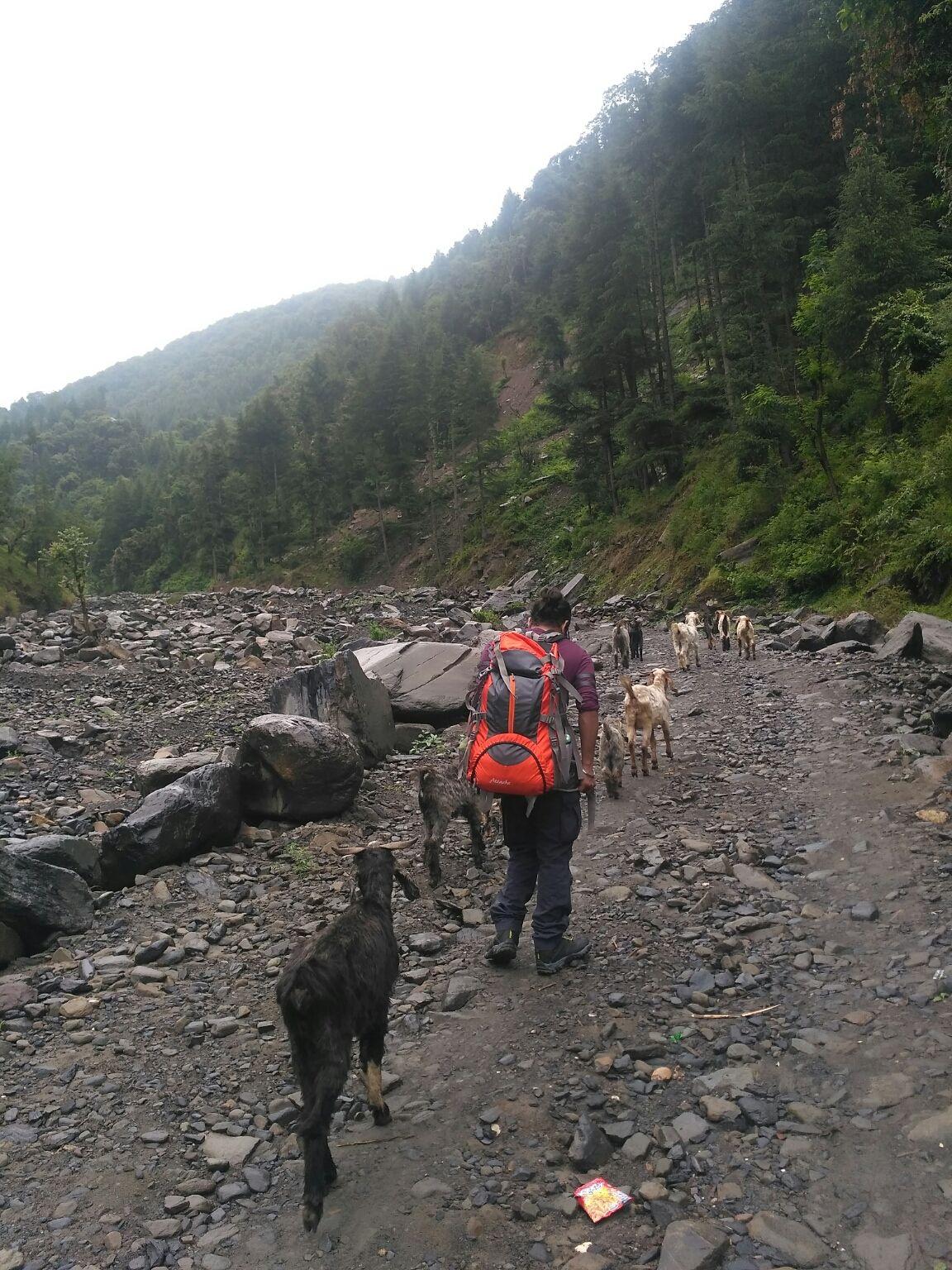 Photo of Prashar Lake Trekking By Dr Neeraj Garg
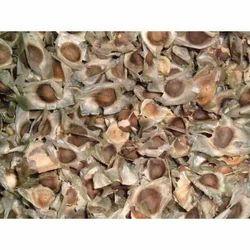 Moringa Plantation Seeds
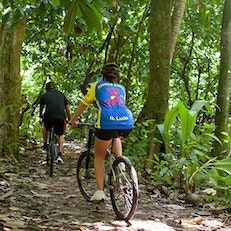 Bike the Jungle Trails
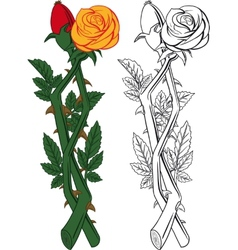 rose and dogrose vector image vector image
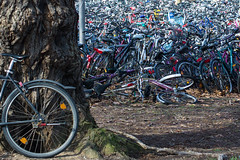 bike salad (Winfried Veil) Tags: leica bike bicycle germany circle deutschland 50mm rad bikes rangefinder bicycles round parkplatz rund summilux asph fahrrad gttingen tyre fahrrder m9 kreis niedersachsen lowersaxony 2011 messsucher mobilew leicam9 winfriedveil
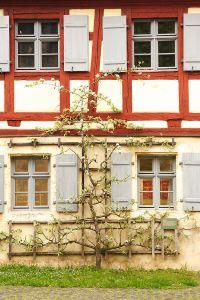"""Wandobst wächst mit einem Spalier an einer Hauswand"""""""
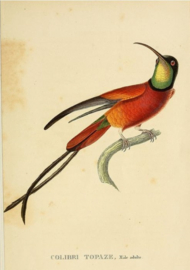Plexiglas schilderij - Vogel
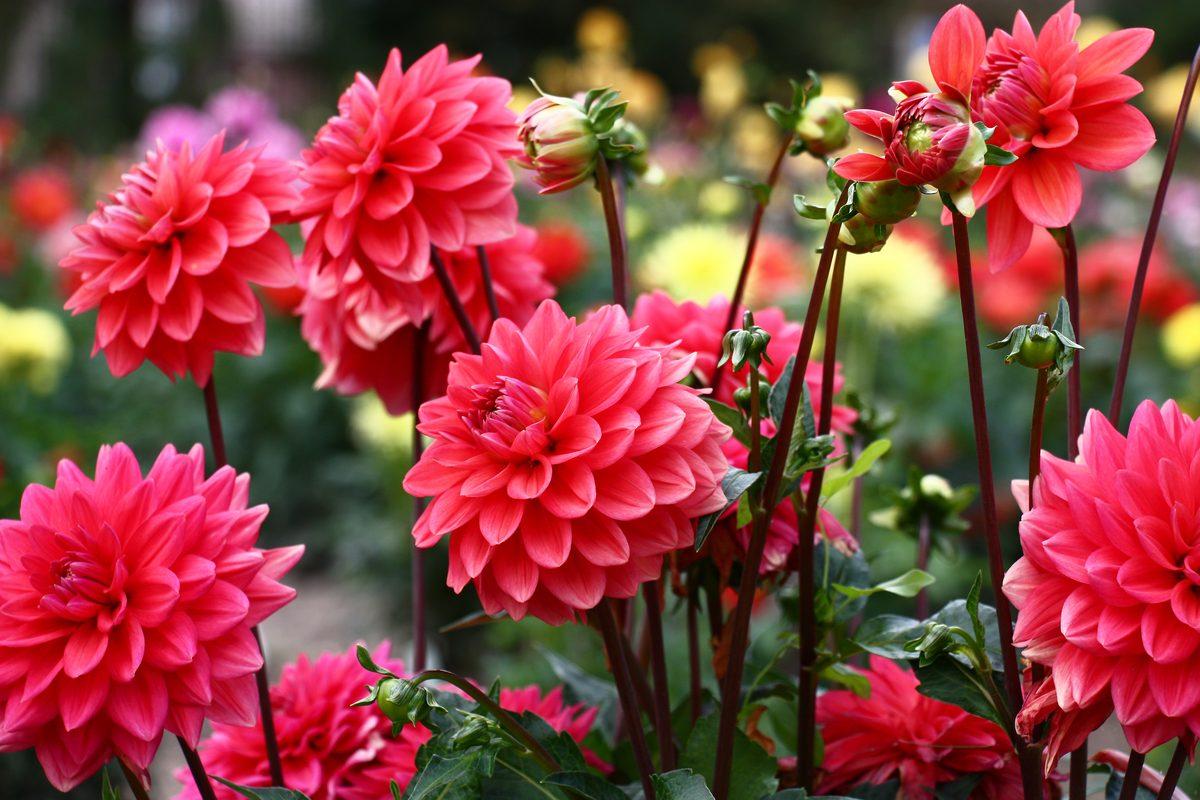 Piante ornamentali: dalia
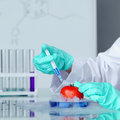 Tomato dna change microbiology experiment Royalty Free Stock Image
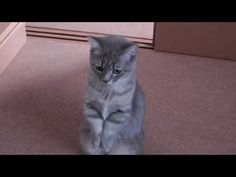 Japanese Cat Goes Through His Morning Ritual Of Asking His Owners For Breakfast - YouTube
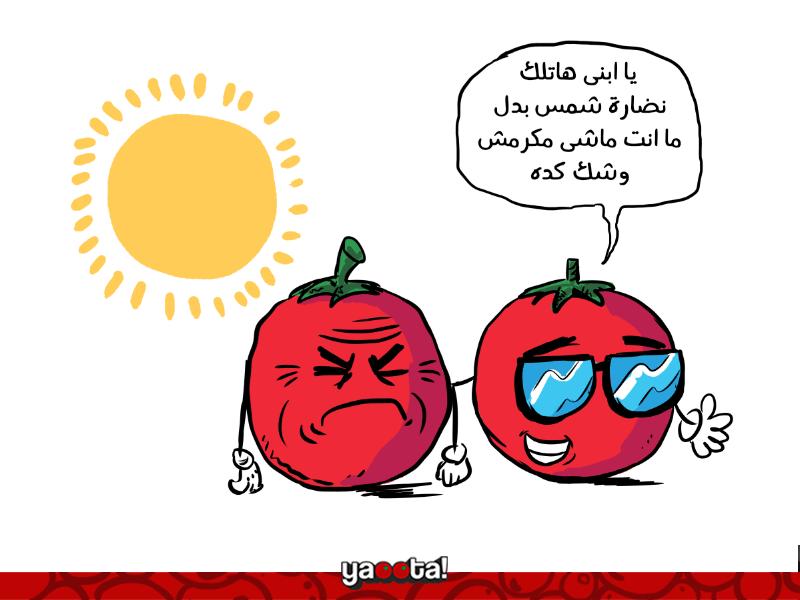 ازاي-تختار-نظارة-شمس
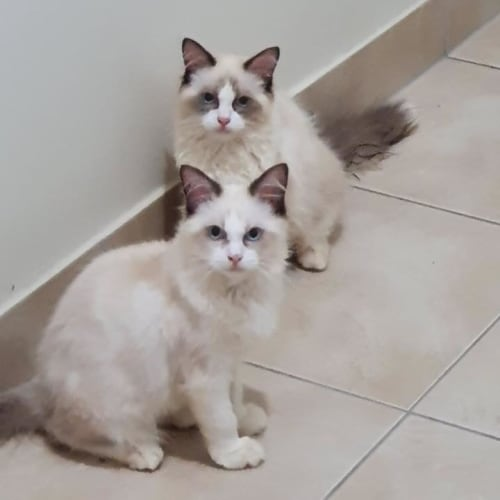 Teddy & Bear - Ragdoll Cat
□ □ □ □ □ □ □
• **TASK ITEM**:
Leaving every picture aside, transcribe exactly the lines from the one that contains "Japanese Cat Goes" through the final line of the listing above, inclusive.

• **THE COMPLETED TASK**:
 Japanese Cat Goes Through His Morning Ritual Of Asking His Owners For Breakfast - YouTube
 ازاي-تختار-نظارة-شمس
 Teddy & Bear - Ragdoll Cat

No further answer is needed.